Cowschwitz -- July 2017

Last month my wife and I were travelling south on the I-5 from San Francisco to Las Vegas. Like most holidays that involve me driving I was admiring the sights and looking for likely places to eat while my wife was encouraging me to slow down, stay on the correct side of the road and yellling ohmygodwhatareyoudoingweareallgoingtodie!

There was plenty to see; orchards stretching to the horizon, ten avocadoes at a roadside stall for a dollar, parched grassland and hundreds of hectares of blackened earth where another seemingly spontaneous roadside fire had taken hold. There were fire trucks continuously putting out these blazes on both the I-5 and the 101 as we travelled.

The GPS beeped to alert us that petrol and food were available ten miles ahead, but the name of the restaurant put me off and we pushed on to the next stop. I spent a few minutes wondering what sort of place would call itself Cowschwitz , sure that the negative connotations would put far more people off than those who would appreciate the “joke”. I filed it away as extremely poor marketing and soon forgot about it in the excitement of seeing a Taco Bell for the first time ever.
At Taco Bell I got myself a Double Chalupa Box, a feast which consisted of a deep fried wheat flour gordita shell filled with beef and vegetables along with two hard shell tacos and a drink the size of my head. I really wish Restraunt Brands would hurry up and bring this to our shores. The meal cost me $5, or it would have except for the annoying American habit of adding sales tax to everything, and left me unable to eat another bite.

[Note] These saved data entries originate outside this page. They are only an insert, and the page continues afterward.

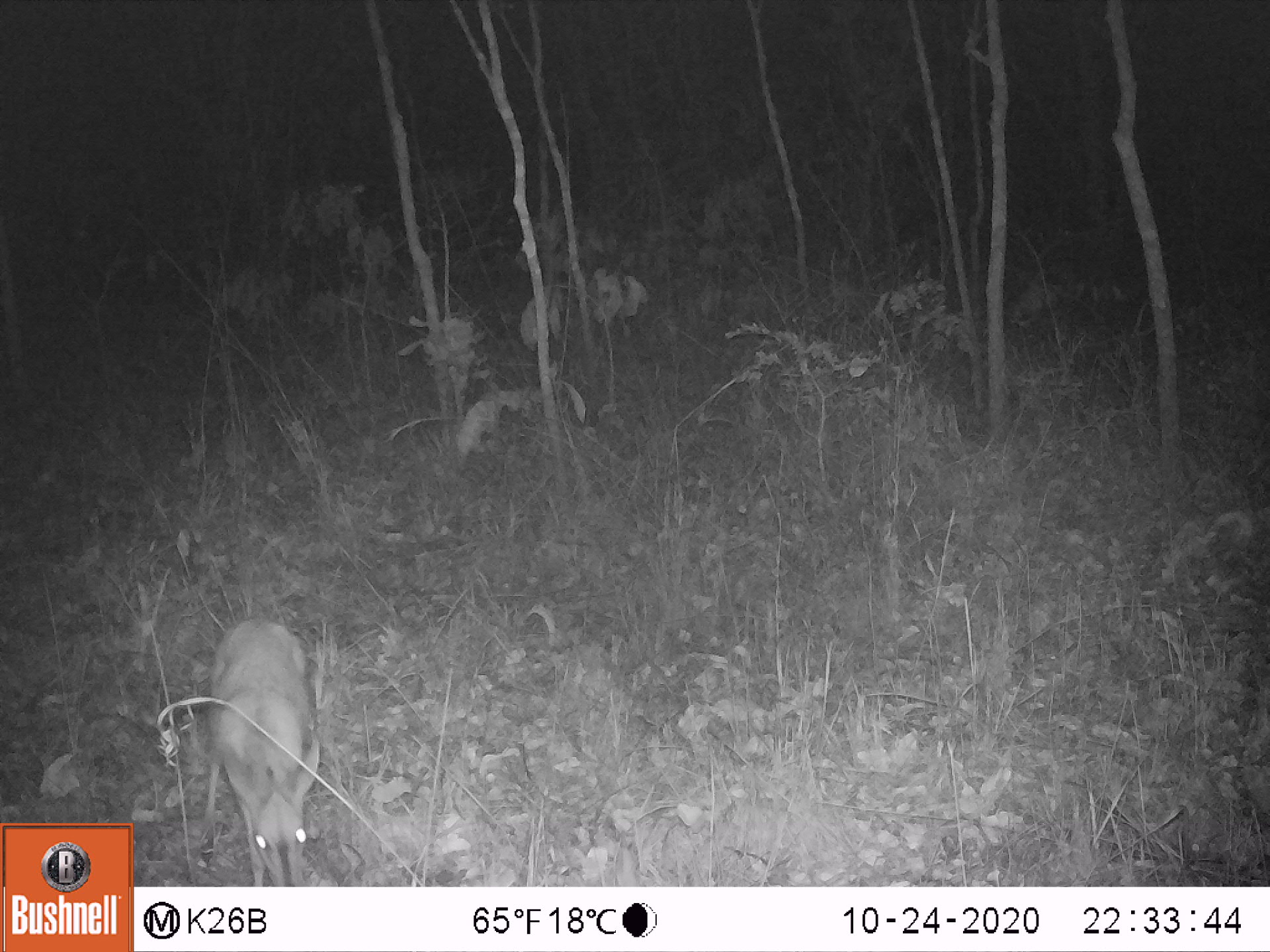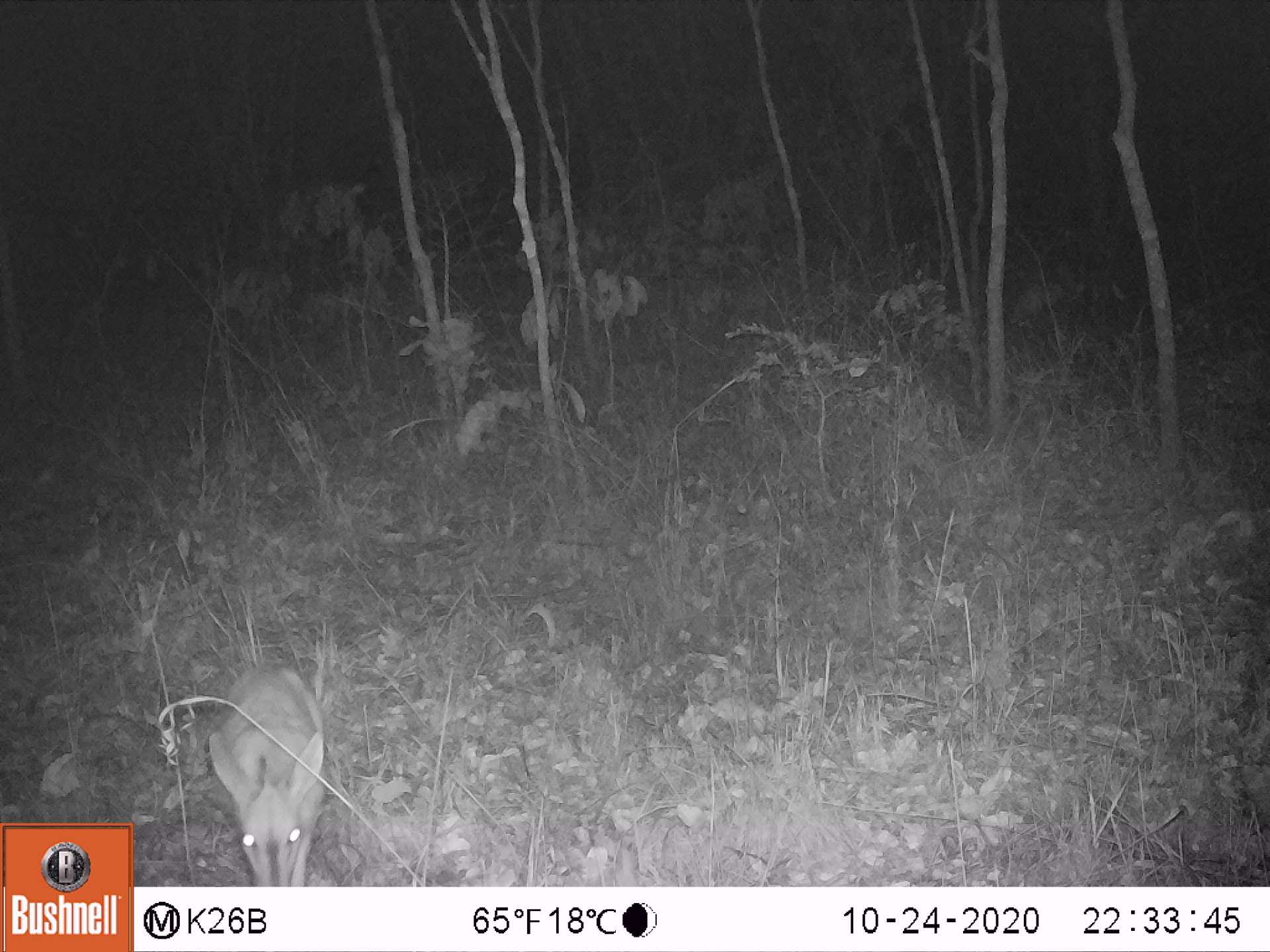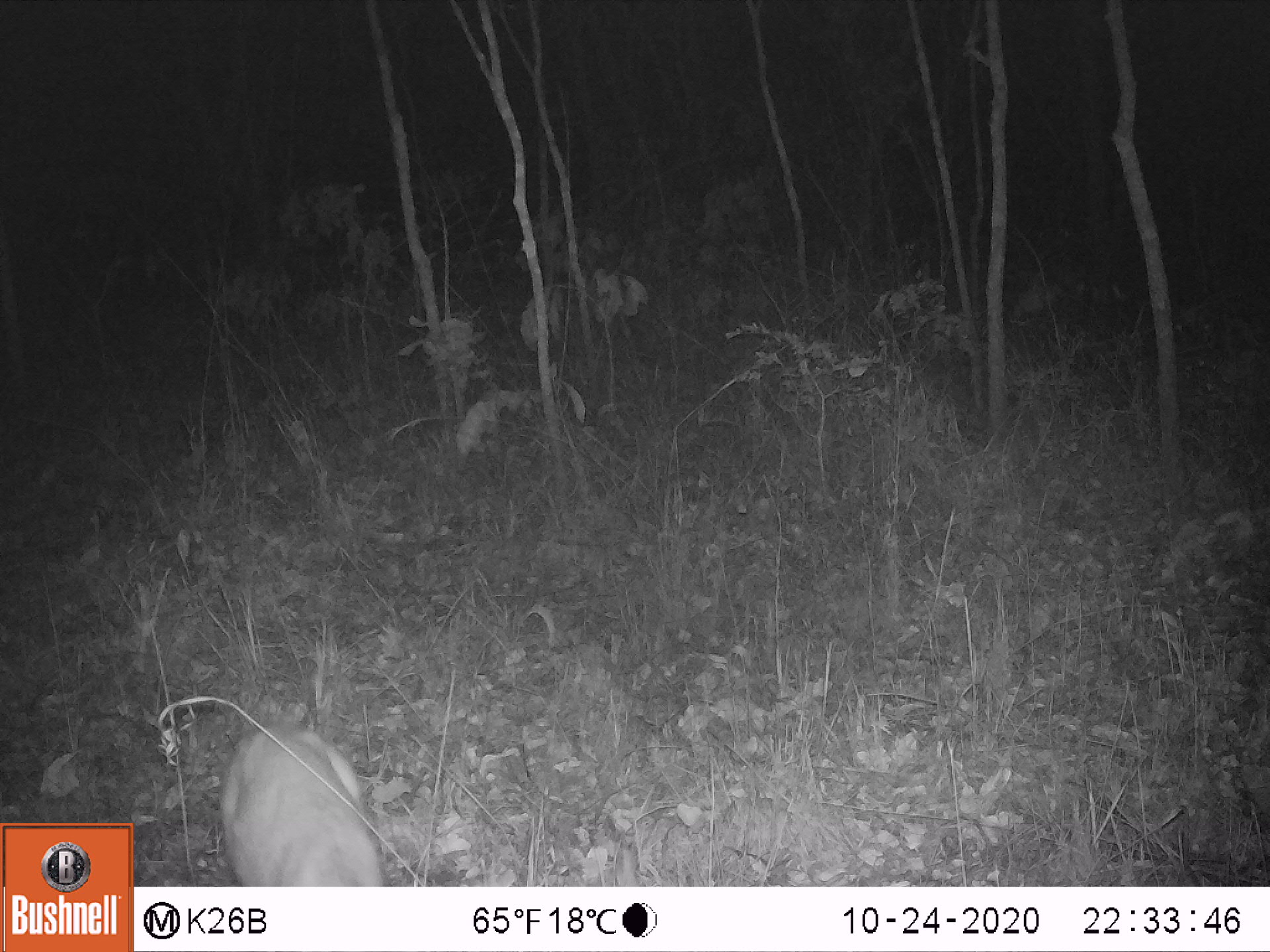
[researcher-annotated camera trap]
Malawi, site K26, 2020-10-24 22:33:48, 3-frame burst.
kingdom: Animalia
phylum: Chordata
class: Mammalia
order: Artiodactyla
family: Bovidae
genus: Sylvicapra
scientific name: Sylvicapra grimmia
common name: common duiker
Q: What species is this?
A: Common duiker (Sylvicapra grimmia).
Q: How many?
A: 1.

My trip continued in this vein, cheap filling and plentiful food at every turn: hot dogs for $1.79 at the Seven Eleven, $2.99 cheeseburgers at In N Out, southern fried chicken and grits for $12 and all you can eat buffets for $25. There was so much food available for such little money that we usually weren’t even hungry when breakfast time rolled around.

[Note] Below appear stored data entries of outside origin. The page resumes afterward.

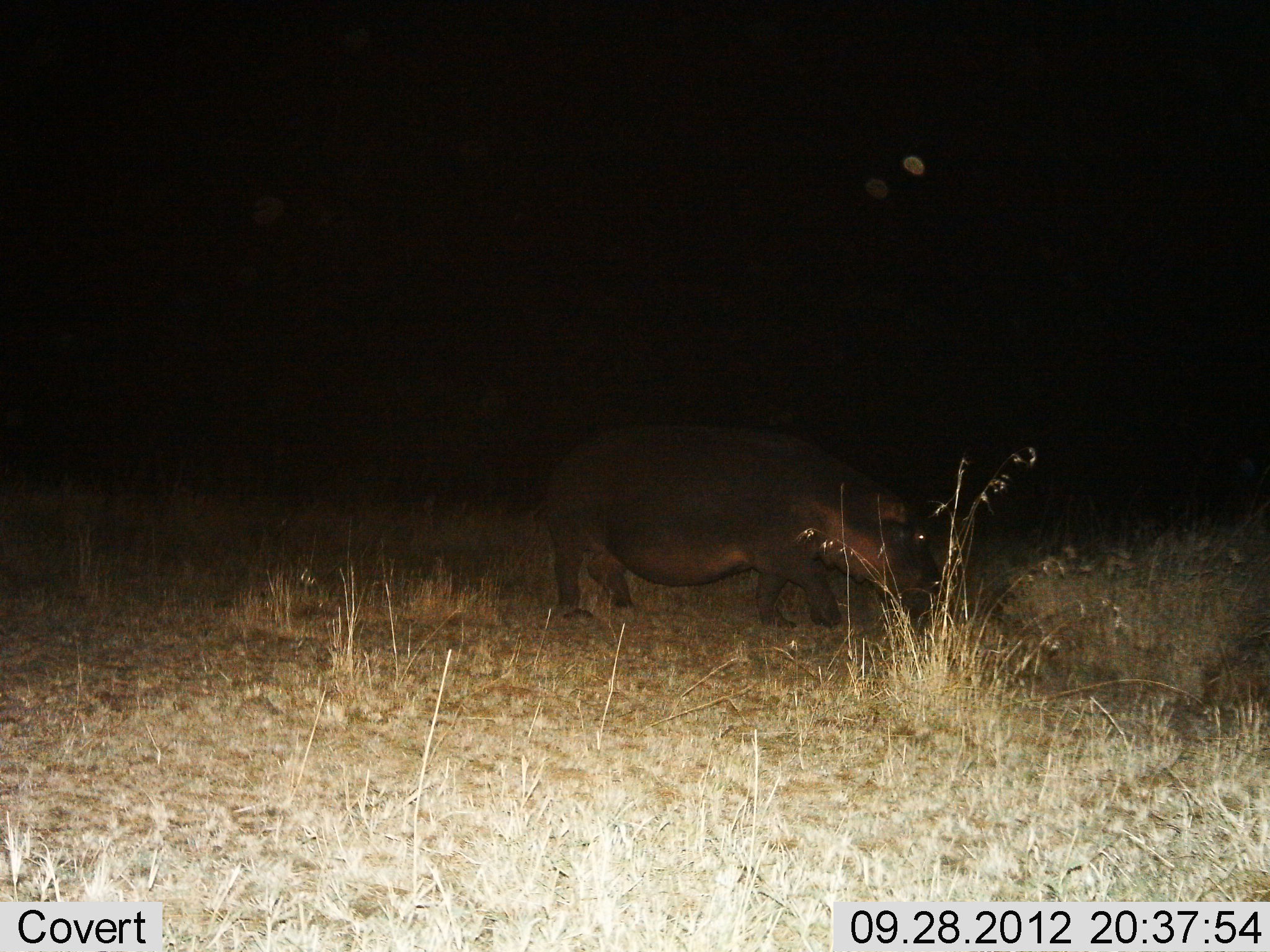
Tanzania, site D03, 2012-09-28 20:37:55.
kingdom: Animalia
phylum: Chordata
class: Mammalia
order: Artiodactyla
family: Hippopotamidae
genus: Hippopotamus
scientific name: Hippopotamus amphibius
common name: hippopotamus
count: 1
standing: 50%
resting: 0%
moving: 50%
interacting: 0%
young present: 0%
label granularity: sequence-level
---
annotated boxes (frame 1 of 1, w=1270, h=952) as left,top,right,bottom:
animal: 545,423,959,634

When I got home I came across the snap I took of the GPS when it alerted me to Cowschwitz, and a quick google soon revealed that what I had passed was in fact Harris Ranch. It’s California’s largest beef producer and the largest ranch on the West Coast, producing  150 million pounds of beef per year. Cowschwitz is a phrase coined by animal rights activists to convey their distaste at the feedlot system of raising beef, drawing parallels between the feedlot and war time death camps.  Getting that phrase on a GPS map stopped me from going to California’s sixth busiest restaurant (57th busiest in the entire USA).

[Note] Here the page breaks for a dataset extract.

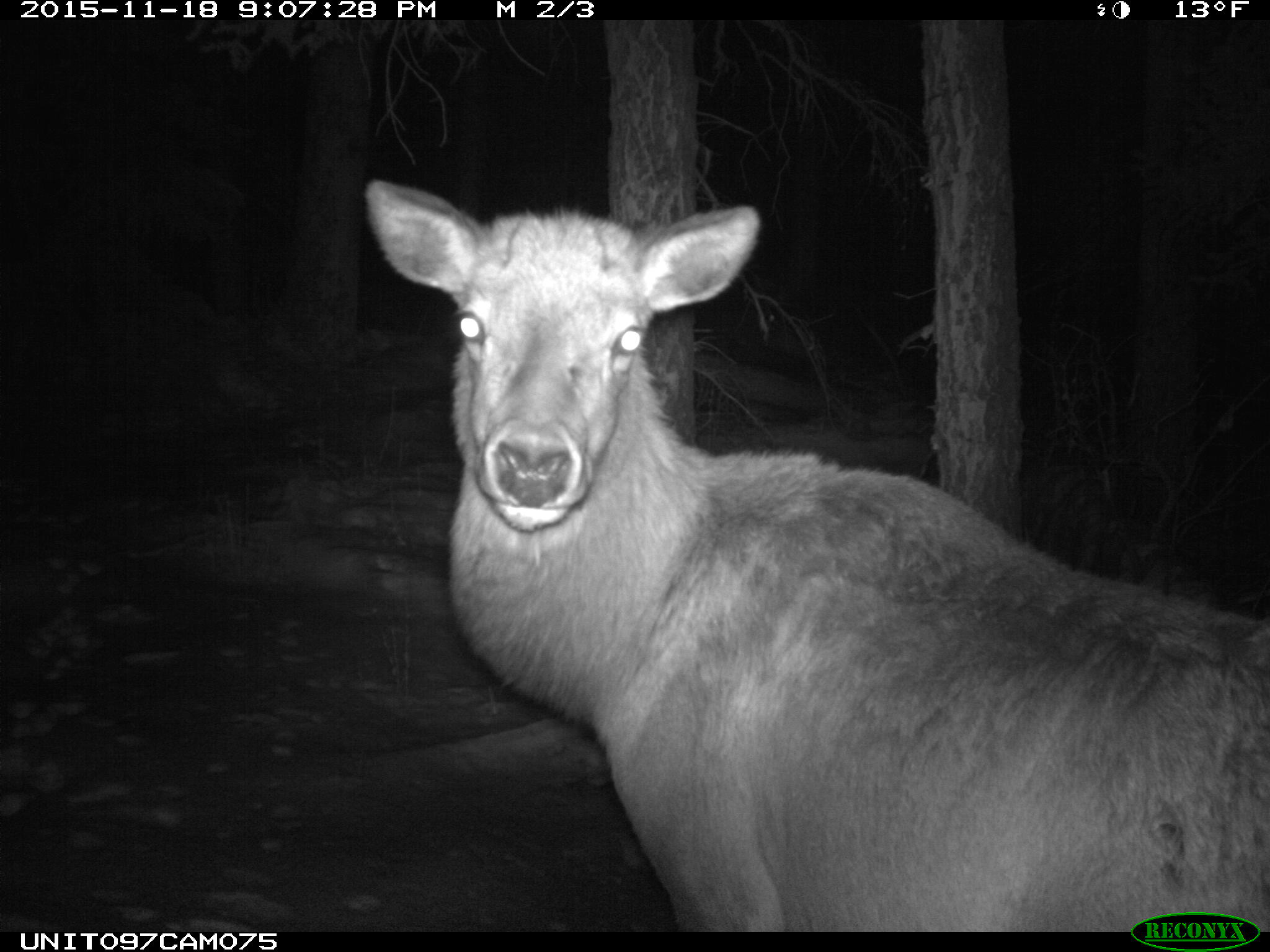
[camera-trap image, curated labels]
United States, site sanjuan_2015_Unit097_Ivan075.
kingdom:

The feedlot was empty when we drove past so I didn’t see what the activists are upset about, but I do see that animal behaviour expert Temple Grandin calls the phrase “cowschwitz” a public misperception, saying that Harris Ranch does a great job of looking after its animals.
There are many reasons food is so cheap and readily available in America, and one of those reasons is highly efficient production on a truly massive scale.

It’s all very well to hold your nose as you drive down the I-5 and mock the farmers based on nothing more than an impression gained as you whiz past at 70mph, but I wonder how many Americans would be willing to forgo their affordable cheeseburgers and cheap Taco Bell in return for a less intensive pastoral based farming system.